Trecho exibido:
■ ■ ■

De acordo com o estudo, não há informação sobre o caso de origem. No entanto, um passageiro relatou que uma pessoa de sua família havia testado positivo para a doença três semanas antes da viagem.

Uma equipe nacional de controle de surtos foi convocada para investigar, identificar e entrevistar os casos, além de supervisionar o rastreamento de contatos e estabelecer medidas de controle.

De acordo com a investigação, esses 13 passageiros transmitiram o vírus para outras 46 pessoas. "Este surto demonstra o potencial de disseminação do Sars-CoV-2 associado às viagens aéreas", afirmam os autores.

"É interessante notar que quatro dos casos de voo não estavam sentados ao lado de qualquer outro caso positivo, não tiveram contato na sala de trânsito, usaram máscaras faciais durante o voo e não seriam considerados contatos próximos sob a orientação atual do Centro Europeu de Prevenção de Doenças e Controle (ECDC)", destacam.

O artigo recomenda que avisos de saúde e responsabilidade pessoal e verificações do estado e da companhia aérea sejam realizados para impedir a viagem de pessoas com sintomas. "Medidas rigorosas de prevenção e controle de infecções a bordo são vitais para reduzir o risco de transmissão sintomática e assintomática durante o voo. Restrição de movimento na chegada e rastreamento de contato robusto são essenciais para limitar a propagação pós-voo", indicam os autores.

'Usar máscara é a medida essencial nos voos'
O virologista Paulo Eduardo Brandão, da Universidade de São Paulo (USP), destaca que as principais formas de transmissão do coronavírus são por gotículas que saem durante a tosse e a fala, por exemplo, e por aerossóis, que ficam suspensos no ar. O uso da máscara serve como forma de prevenção para ambas as possibilidades.

— Não há como garantir que nesse caso os passageiros não tiveram algum relaxamento. Ao tirar a máscara ao ir ao banheiro, ou para comer, por exemplo. O uso de máscaras é a principal medida essencial durante os voos — afirma Brandão, e acrescenta que o espaçamento entre os assentos também é importante.

Sylvia Lemos Hinrichsen, consultora em Biossegurança e Controle de Infecções e Riscos da Sociedade Brasileira de Infectologia, explica que, de modo geral, nas viagens por transportes aéreos a segurança vai depender do controle que os próprios passageiros vão ter durante o voo e principalmente nos aeroportos.

— É preciso seguir os pilares de lavar as mãos, higienizar o ambiente, usar as máscaras e manter distanciamento entre as pessoas, principalmente no lobby no aeroporto — afirma.

A infectologista, que também é professora da Universidade Federal de Pernambuco (UFPE) acrescenta ser recomendado buscar voos mais curtos.

■ ■ ■

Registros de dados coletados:
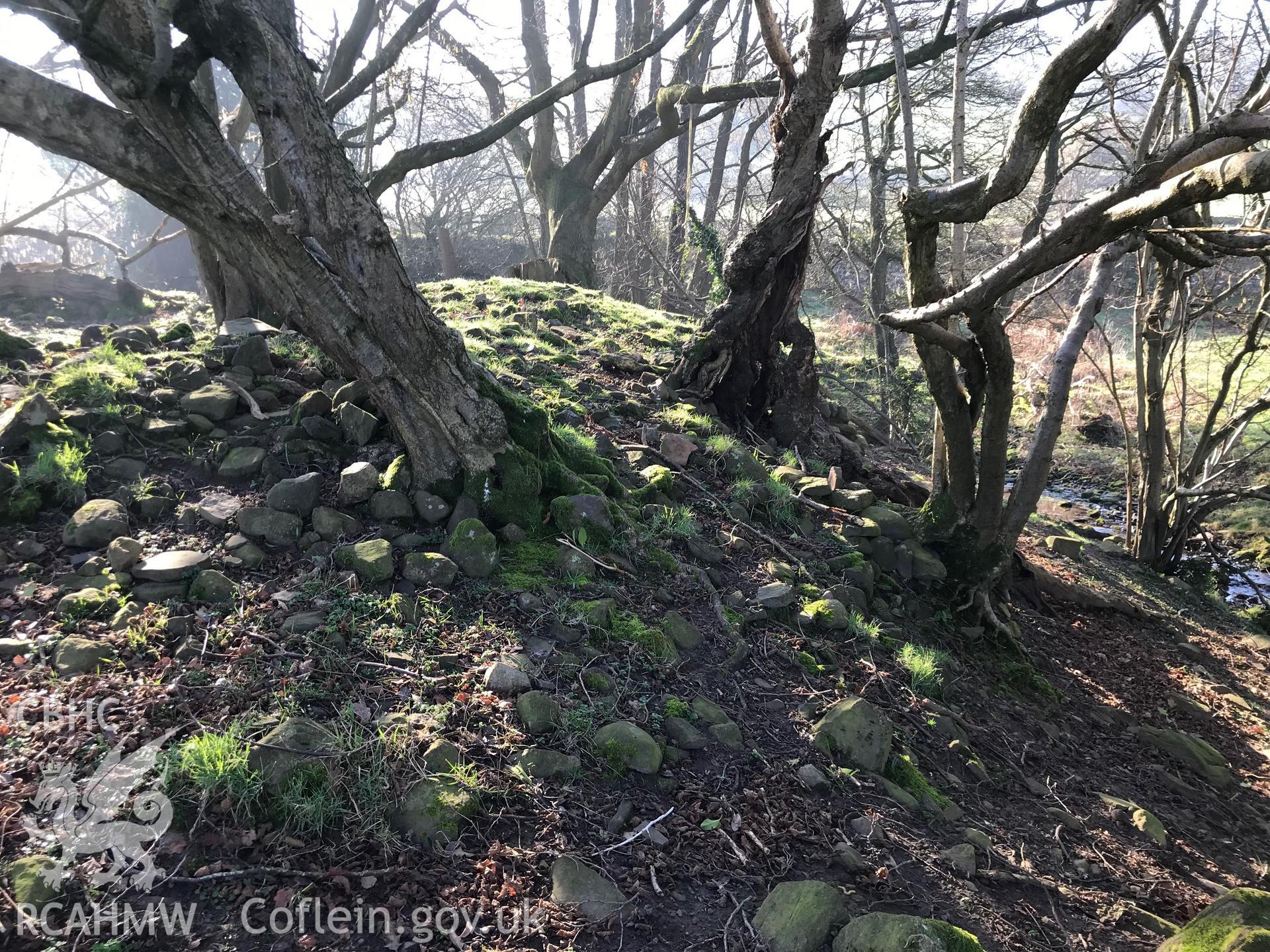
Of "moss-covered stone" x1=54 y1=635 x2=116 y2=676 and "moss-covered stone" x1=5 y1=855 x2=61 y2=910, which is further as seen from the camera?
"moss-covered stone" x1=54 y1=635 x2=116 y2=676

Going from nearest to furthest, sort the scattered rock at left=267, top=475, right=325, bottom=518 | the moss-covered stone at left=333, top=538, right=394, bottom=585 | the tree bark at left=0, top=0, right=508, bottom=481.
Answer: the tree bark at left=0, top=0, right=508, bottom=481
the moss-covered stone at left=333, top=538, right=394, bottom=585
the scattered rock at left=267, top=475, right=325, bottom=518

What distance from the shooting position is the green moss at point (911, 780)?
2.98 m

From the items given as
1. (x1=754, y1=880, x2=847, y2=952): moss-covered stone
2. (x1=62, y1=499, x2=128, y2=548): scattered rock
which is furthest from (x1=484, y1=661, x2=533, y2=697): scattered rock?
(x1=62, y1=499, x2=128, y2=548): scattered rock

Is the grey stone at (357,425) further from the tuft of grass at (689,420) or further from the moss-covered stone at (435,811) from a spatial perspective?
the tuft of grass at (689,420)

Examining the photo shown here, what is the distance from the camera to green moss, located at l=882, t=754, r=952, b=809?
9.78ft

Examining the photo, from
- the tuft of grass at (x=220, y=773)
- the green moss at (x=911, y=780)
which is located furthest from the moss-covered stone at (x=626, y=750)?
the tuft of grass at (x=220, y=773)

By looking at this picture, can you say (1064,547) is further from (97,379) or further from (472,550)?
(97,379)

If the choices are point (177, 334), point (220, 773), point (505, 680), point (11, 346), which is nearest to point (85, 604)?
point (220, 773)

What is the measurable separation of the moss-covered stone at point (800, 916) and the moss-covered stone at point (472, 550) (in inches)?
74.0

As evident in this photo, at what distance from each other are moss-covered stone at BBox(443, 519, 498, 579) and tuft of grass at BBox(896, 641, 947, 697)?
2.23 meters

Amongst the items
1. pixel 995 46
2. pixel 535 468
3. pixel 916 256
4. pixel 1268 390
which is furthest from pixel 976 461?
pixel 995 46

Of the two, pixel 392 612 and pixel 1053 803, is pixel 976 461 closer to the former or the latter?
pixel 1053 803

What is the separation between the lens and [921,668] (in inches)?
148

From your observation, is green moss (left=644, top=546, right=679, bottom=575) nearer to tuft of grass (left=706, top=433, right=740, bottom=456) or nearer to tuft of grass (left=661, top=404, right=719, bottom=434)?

■ ■ ■

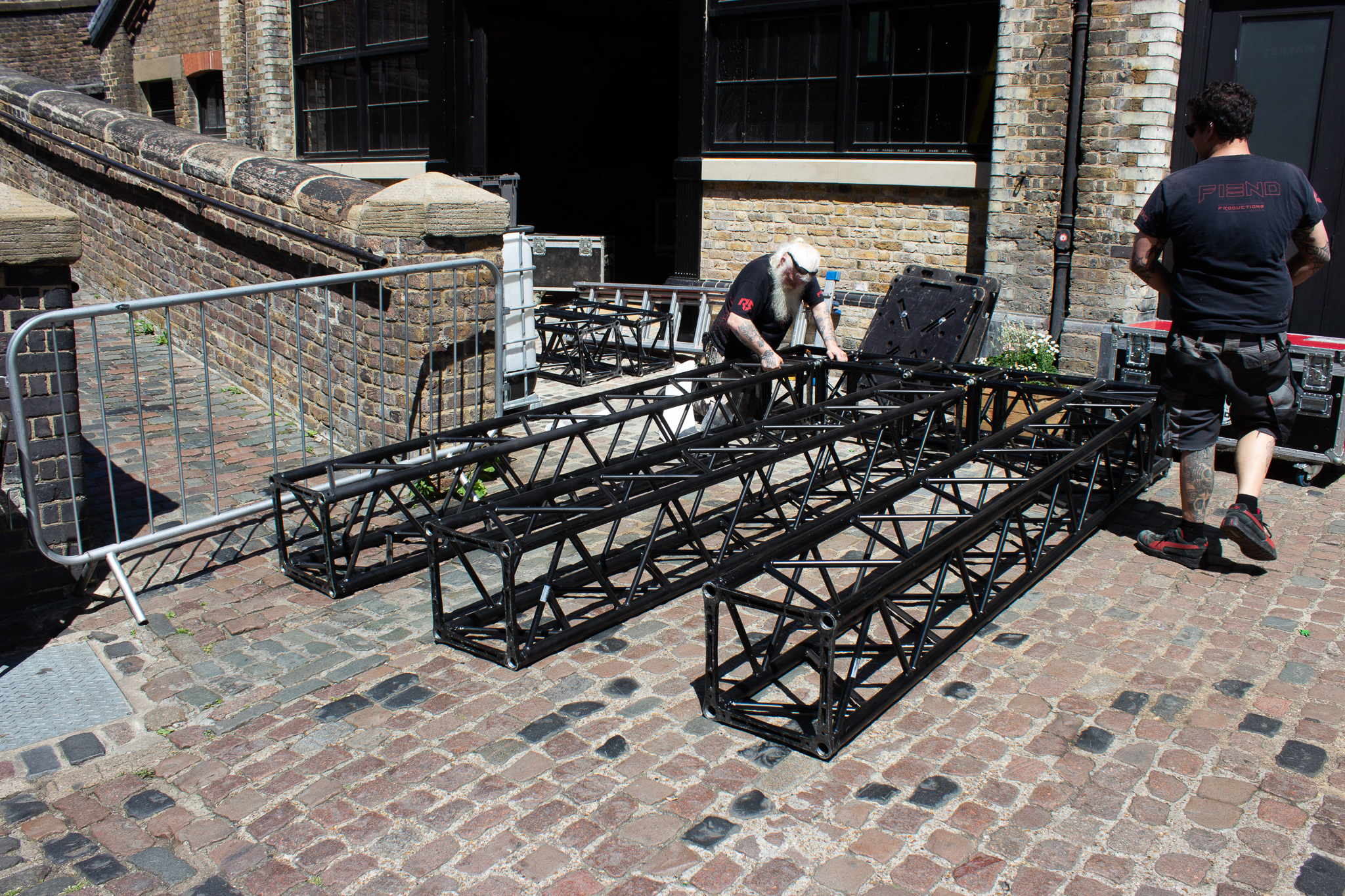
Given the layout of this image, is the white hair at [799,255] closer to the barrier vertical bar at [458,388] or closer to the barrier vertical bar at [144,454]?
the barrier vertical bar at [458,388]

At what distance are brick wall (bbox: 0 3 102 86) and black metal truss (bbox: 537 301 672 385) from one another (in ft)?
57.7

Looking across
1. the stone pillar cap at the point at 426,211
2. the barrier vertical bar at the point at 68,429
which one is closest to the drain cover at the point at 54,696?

■ ■ ■

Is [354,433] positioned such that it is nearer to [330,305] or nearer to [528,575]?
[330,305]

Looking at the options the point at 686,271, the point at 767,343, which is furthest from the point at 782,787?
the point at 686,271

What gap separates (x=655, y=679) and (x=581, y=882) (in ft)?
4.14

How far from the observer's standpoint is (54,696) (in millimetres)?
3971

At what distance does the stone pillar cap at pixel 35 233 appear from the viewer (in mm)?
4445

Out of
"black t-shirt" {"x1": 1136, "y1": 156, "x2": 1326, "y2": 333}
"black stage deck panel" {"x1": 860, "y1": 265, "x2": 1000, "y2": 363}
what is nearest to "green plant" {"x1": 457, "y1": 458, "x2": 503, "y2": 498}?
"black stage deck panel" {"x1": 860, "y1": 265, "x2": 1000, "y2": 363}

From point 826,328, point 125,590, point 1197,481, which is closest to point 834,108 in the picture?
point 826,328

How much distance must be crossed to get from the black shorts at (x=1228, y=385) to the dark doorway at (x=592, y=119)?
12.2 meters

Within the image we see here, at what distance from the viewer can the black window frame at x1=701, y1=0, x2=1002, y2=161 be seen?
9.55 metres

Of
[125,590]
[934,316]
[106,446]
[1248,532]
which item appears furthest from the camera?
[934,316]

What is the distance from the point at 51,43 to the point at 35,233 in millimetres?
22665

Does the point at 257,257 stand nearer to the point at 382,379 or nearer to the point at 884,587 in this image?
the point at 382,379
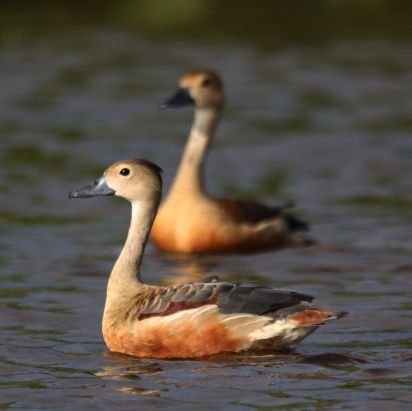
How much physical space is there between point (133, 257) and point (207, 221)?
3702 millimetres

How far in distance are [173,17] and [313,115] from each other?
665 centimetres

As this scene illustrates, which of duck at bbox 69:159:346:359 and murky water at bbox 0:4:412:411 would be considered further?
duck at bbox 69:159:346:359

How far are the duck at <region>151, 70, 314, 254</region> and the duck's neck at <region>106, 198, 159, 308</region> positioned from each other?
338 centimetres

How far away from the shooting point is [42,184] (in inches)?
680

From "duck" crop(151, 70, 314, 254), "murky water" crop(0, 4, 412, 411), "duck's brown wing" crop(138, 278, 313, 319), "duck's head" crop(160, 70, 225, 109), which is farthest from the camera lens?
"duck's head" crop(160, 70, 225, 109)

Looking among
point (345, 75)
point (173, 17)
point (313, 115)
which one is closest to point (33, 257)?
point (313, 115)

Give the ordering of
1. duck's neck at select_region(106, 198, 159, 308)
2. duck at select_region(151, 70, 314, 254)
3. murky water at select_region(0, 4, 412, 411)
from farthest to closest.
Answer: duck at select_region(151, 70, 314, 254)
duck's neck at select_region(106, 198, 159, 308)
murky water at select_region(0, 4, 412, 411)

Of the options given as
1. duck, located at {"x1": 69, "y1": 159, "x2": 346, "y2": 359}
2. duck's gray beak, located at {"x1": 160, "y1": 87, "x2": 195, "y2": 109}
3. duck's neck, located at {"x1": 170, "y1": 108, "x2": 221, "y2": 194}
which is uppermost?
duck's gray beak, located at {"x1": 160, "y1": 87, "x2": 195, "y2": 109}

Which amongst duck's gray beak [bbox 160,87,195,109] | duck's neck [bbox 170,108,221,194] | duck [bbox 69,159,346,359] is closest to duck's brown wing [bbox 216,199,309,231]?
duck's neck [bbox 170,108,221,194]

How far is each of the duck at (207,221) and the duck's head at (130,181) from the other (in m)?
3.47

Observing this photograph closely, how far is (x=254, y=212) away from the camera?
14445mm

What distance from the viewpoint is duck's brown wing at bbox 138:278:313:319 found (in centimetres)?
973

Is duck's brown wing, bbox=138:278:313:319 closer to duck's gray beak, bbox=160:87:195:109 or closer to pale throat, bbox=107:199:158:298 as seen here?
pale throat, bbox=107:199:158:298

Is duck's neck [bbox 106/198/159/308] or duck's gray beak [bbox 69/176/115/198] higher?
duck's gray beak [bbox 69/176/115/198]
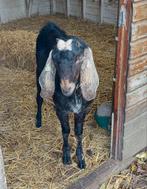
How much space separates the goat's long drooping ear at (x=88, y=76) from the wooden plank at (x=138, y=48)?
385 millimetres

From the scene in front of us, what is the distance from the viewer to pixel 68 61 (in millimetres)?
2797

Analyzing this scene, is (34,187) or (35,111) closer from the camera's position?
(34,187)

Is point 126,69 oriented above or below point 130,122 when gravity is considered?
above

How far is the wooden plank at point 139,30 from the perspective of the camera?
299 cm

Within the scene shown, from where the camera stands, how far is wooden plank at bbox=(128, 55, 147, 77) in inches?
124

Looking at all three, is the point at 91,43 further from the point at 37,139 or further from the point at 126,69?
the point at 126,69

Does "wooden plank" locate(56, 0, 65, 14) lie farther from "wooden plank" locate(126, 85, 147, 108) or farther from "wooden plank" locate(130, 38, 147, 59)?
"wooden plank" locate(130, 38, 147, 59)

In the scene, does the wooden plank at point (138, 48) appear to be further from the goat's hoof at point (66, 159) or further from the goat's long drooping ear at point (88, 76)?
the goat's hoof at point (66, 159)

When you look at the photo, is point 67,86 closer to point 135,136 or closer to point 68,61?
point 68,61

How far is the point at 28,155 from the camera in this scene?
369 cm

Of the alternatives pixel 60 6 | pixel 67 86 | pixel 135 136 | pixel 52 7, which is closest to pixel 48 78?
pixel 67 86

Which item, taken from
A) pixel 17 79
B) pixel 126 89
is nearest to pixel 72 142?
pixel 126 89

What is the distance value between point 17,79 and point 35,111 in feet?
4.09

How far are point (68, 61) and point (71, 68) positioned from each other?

■ ■ ■

O que fazer: Prossiga com o texto sobre a transmissão do coronavírus em voos, começando logo após a última frase apresentada.

Espaço da resposta:
— É difícil manter os quatro pilares de cuidados em voos mais longos. Será que os passageiros desse voo para a Irlanda ficaram sem circular, usando a máscara o tempo todo e higienizando as mãos? É difícil — avalia.

A infectologista Tania Chaves, membro da Sociedade Brasileira de Infectologia, destaca que o estudo mostrou uma alta faixa de ataque, ou seja, a capacidade de encontrar pessoas infectadas a partir de um caso primário: de 9,8% a 17,8%.

— Uma faixa de ataque de quase 20% não é desprezível. É realmente um vírus altamente transmissível — afirma.

Ela avalia que o artigo serve como um alerta para a segurança do ambiente das aeronaves.

— Apesar de sabermos que o ar é renovado a cada 3 minutos e há uma filtração de ar reconhecidamente de alta segurança, ela não é absoluta. Por isso as viagens intercontinentais, principalmente as de longa duração, devem ser evitadas. Somente para situações essenciais — indica.

Harvard: risco de Covid-19 no avião é 'muito baixo'
Outro estudo, publicado por pesquisadores da Escola de Saúde Pública de Harvard nesta terça-feira, indicou que os riscos de transmissão da Covid-19 durante voos aéreos são muito baixos, inclusive menores do que o de outras atividades de rotina durante a pandemia, desde que sejam usadas máscaras e tomadas medidas de segurança.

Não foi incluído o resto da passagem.